> _GIVEN PROBLEM_
Give back the full material, exactly as it reads.

>> BEGIN MATERIAL SHOWN

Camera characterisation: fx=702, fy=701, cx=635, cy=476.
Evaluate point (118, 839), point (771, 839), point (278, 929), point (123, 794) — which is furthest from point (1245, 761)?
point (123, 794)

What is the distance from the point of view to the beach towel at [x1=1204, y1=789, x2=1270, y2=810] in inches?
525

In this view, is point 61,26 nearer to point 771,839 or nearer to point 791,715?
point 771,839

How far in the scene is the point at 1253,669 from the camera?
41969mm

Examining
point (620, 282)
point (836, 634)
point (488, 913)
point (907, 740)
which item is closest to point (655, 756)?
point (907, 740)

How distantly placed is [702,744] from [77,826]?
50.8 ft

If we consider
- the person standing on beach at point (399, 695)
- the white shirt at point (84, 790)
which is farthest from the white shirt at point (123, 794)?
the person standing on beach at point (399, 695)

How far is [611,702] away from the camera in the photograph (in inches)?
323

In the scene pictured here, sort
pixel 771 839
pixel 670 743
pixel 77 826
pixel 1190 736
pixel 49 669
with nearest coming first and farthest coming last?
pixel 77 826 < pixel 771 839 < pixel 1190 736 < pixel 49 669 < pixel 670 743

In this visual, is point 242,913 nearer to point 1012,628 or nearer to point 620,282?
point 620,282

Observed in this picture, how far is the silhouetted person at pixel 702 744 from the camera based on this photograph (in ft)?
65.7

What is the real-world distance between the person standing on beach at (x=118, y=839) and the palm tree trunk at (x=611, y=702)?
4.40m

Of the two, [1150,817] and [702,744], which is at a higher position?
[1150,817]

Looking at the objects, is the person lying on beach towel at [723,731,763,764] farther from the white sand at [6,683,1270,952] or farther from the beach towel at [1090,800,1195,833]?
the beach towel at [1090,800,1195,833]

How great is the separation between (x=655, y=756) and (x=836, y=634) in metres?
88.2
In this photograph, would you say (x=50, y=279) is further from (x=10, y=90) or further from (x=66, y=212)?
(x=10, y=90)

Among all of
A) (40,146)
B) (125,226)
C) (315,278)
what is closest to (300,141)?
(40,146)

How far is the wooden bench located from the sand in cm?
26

>> END MATERIAL SHOWN

> _ANSWER TO THIS EXERCISE_
Camera characterisation: fx=702, fy=701, cx=635, cy=476.
Evaluate point (118, 839), point (771, 839), point (278, 929), point (123, 794) — which is furthest from point (1245, 761)?
point (123, 794)

What is the distance from the point of view to the beach towel at [x1=1204, y1=789, x2=1270, y2=810] in inches?
525

In this view, is point 61,26 nearer to point 771,839 or nearer to point 791,715?
point 771,839

How far in the scene is the point at 1253,669 from the camera?
41969mm

Examining
point (620, 282)
point (836, 634)
point (488, 913)
point (907, 740)
which item is closest to point (655, 756)?
point (907, 740)

How distantly placed is [702,744] from [77,826]?
50.8 ft

If we consider
- the person standing on beach at point (399, 695)
- the white shirt at point (84, 790)
which is farthest from the white shirt at point (123, 794)?
the person standing on beach at point (399, 695)

How far is [611,702] away from the camera in the photograph (in inches)?
323

In the scene pictured here, sort
pixel 771 839
pixel 670 743
pixel 77 826
pixel 1190 736
pixel 49 669
with nearest coming first and farthest coming last?
pixel 77 826 < pixel 771 839 < pixel 1190 736 < pixel 49 669 < pixel 670 743

In this visual, is point 242,913 nearer to point 1012,628 or nearer to point 620,282?
point 620,282

Observed in this picture, how far is the silhouetted person at pixel 702 744 from the camera based on this photograph (in ft)?
65.7

What is the real-world distance between the person standing on beach at (x=118, y=839) and the palm tree trunk at (x=611, y=702)?
4.40m

Of the two, [1150,817] and [702,744], which is at a higher position?
[1150,817]

Looking at the objects, is the person lying on beach towel at [723,731,763,764] farther from the white sand at [6,683,1270,952] or farther from the beach towel at [1090,800,1195,833]?
the beach towel at [1090,800,1195,833]

How great is the separation between (x=655, y=756) and (x=836, y=634) in metres?
88.2
In this photograph, would you say (x=50, y=279) is further from (x=10, y=90) or further from (x=66, y=212)?
(x=10, y=90)

Among all of
A) (40,146)
B) (125,226)
C) (315,278)
what is closest to (300,141)?
(40,146)

How far is the wooden bench located from the sand in cm?
26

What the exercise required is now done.